--- Teks yang Ditampilkan ---

Menu
News
EkBis
New Economy
Kabar Finansial
Global Connections
Sport & Lifestyle
Kabar Sawit
Video
Indeks
About Us
Social Media

IKM Fesyen Miliki Potensi Besar Terapkan Konsep Keberlanjutan

IKM Fesyen Miliki Potensi Besar Terapkan Konsep Keberlanjutan Kredit Foto: Kemenperin
Warta Ekonomi, Jakarta -

Menteri Perindustrian Agus Gumiwang Kartasasmita mengungkapkan industri kecil dan menengah (IKM) sektor fesyen memiliki potensi besar menerapkan konsep industri berkelanjutan dengan kekayaan budaya wastra dan kreativitas.

Pasalnya kini industri fesyen dituntut untuk bertransformasi menuju industri yang lebih ramah lingkungan dan berkelanjutan mengingat pengaruh besarnya terhadap gaya hidup masyarakat.

Baca Juga: Jubir Kemenperin Jelaskan Reformasi TKDN, Lebih Mudah dan Cepat

Menurut Menperin, transformasi ini tidak hanya mendukung pengurangan dampak lingkungan, tetapi juga menciptakan peluang ekonomi baru yang melibatkan komunitas lokal, desainer muda, hingga pelaku IKM di berbagai daerah.

“Sebagai bagian dari upaya tersebut, Kementerian Perindustrian melalui Direktorat Jenderal Industri Kecil, Menengah, dan Aneka (IKMA) terus mengupayakan strategi pengembangan industri fesyen yang mendukung pertumbuhan industri ramah lingkungan,” tuturnya, dikutip dari siaran pers Kemenperin, Rabu (10/9).

--- Kumpulan Data ---

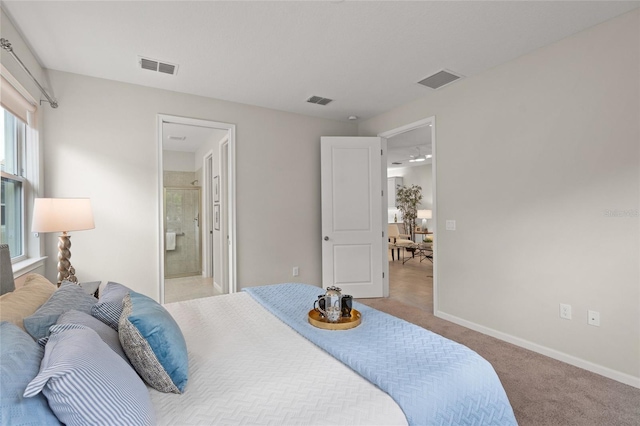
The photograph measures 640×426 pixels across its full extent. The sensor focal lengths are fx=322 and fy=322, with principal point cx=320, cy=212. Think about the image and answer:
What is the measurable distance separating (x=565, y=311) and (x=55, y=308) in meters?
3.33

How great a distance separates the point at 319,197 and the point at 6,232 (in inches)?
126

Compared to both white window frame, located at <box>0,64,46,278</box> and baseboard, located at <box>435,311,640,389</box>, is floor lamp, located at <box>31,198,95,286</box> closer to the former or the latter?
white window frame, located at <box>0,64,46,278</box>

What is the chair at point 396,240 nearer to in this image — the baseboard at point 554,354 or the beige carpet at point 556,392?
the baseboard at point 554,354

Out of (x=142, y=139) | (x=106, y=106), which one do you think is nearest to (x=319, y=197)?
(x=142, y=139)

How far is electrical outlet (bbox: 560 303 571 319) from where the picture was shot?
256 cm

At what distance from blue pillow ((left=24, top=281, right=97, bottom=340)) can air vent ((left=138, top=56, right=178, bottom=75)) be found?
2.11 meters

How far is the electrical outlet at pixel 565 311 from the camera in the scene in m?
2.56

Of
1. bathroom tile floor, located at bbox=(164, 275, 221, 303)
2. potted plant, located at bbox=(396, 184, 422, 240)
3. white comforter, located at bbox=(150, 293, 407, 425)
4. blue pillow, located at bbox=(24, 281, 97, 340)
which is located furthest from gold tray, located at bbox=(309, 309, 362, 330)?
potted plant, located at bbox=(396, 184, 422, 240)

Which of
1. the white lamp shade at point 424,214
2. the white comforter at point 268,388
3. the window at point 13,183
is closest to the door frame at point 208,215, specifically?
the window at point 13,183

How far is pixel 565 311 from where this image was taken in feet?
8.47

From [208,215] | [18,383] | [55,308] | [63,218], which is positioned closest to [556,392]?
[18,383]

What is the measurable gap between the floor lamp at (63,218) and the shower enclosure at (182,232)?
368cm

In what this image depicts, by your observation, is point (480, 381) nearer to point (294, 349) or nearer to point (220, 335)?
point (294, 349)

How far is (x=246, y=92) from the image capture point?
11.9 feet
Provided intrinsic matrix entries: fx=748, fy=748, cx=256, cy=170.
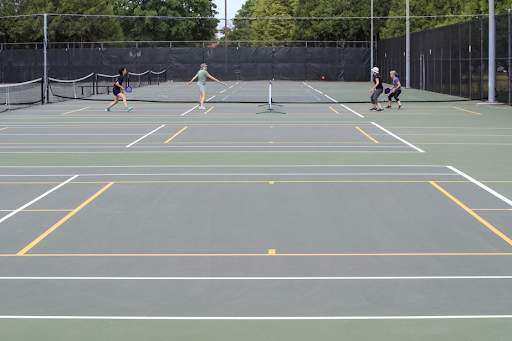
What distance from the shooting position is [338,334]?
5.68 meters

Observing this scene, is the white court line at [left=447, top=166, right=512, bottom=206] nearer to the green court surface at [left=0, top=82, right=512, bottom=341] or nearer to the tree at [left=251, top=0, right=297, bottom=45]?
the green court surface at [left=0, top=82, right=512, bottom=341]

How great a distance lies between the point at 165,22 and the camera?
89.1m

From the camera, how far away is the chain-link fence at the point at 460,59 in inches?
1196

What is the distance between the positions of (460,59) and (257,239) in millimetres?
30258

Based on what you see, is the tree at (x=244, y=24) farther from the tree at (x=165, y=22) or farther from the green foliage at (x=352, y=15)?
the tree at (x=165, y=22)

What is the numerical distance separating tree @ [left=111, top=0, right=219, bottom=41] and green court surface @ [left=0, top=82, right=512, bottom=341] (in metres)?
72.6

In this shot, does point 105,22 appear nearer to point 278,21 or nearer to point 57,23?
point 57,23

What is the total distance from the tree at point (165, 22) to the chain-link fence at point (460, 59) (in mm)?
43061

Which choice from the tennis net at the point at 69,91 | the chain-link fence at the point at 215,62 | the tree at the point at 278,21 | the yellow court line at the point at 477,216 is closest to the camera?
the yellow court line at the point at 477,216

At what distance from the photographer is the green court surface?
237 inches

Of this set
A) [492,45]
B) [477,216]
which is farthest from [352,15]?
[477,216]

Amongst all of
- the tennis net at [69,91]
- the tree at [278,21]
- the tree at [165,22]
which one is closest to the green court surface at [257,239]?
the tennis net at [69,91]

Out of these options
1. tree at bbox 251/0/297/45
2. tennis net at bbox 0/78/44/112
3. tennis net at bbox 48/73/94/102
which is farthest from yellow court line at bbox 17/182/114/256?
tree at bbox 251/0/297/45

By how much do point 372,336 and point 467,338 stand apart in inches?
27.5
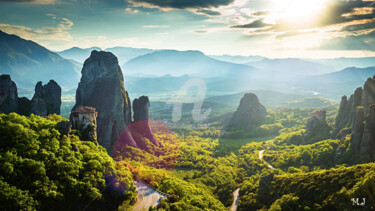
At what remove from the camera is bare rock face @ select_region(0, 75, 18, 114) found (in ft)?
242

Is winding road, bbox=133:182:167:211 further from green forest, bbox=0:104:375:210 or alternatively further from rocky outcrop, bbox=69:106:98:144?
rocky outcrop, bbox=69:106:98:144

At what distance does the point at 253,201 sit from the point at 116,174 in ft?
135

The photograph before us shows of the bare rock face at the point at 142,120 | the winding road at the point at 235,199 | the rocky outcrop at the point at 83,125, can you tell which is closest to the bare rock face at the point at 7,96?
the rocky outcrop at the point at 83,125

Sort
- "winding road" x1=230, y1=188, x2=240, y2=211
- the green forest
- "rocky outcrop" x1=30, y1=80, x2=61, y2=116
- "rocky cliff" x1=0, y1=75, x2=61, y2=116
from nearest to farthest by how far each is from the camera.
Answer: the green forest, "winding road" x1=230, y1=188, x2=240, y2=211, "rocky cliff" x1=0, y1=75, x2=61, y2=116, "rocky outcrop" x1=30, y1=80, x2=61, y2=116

---

Petunjuk Tugas:
A. Menurut berita tentang IKM fesyen, melalui direktorat jenderal apa Kementerian Perindustrian mengupayakan strategi pengembangan industri fesyen yang ramah lingkungan?
B. Tuliskan lanjutan berita tentang IKM fesyen, dimulai setelah kalimat terakhir yang ditampilkan.
Item-item di atas tidak berperan di sini.

Jawaban Tiap Tugas:
A. Melalui Direktorat Jenderal Industri Kecil, Menengah, dan Aneka (IKMA).

B.
Direktur Jenderal IKMA Kemenperin Reni Yanita menyampaikan, guna mempercepat transformasi di industri fesyen ini, diperlukan upaya membangun kolaborasi lintas sektor yang melibatkan pemerintah, komunitas, pelaku usaha kreatif, dan pihak swasta. 

Salah satu implementasinya, yaitu Balai Pemberdayaan Industri Fesyen dan Kriya (BPIFK) yang merupakan satuan kerja di bawah Ditjen IKMA Kemenperin bersinergi dengan TRI Cycle dalam penyelenggaraan Sustainable Fashion Festival (SFF) 2025 pada 2–3 Agustus 2025 lalu di Denpasar, Bali.

“Festival ini mendapatkan sambutan antusias dari berbagai lapisan masyarakat dan menjadi wadah edukasi, kreativitas, sekaligus aksi nyata menuju fesyen berkelanjutan,” ungkapnya. Selama dua hari penyelenggaraan, SFF 2025 berhasil menarik perhatian sebanyak 866 pengunjung. 

Dengan mengusung tema “Celebrate the Better Fashion”, festival ini menghadirkan beragam program inspiratif, antara lain fashion show dari delapan sustainable brand, pameran 17 karya pemenang Indonesia Fashion and Craft Award (IFCA), serta workshop kreatif seperti ecoprint, plastic fusion, dan crochet.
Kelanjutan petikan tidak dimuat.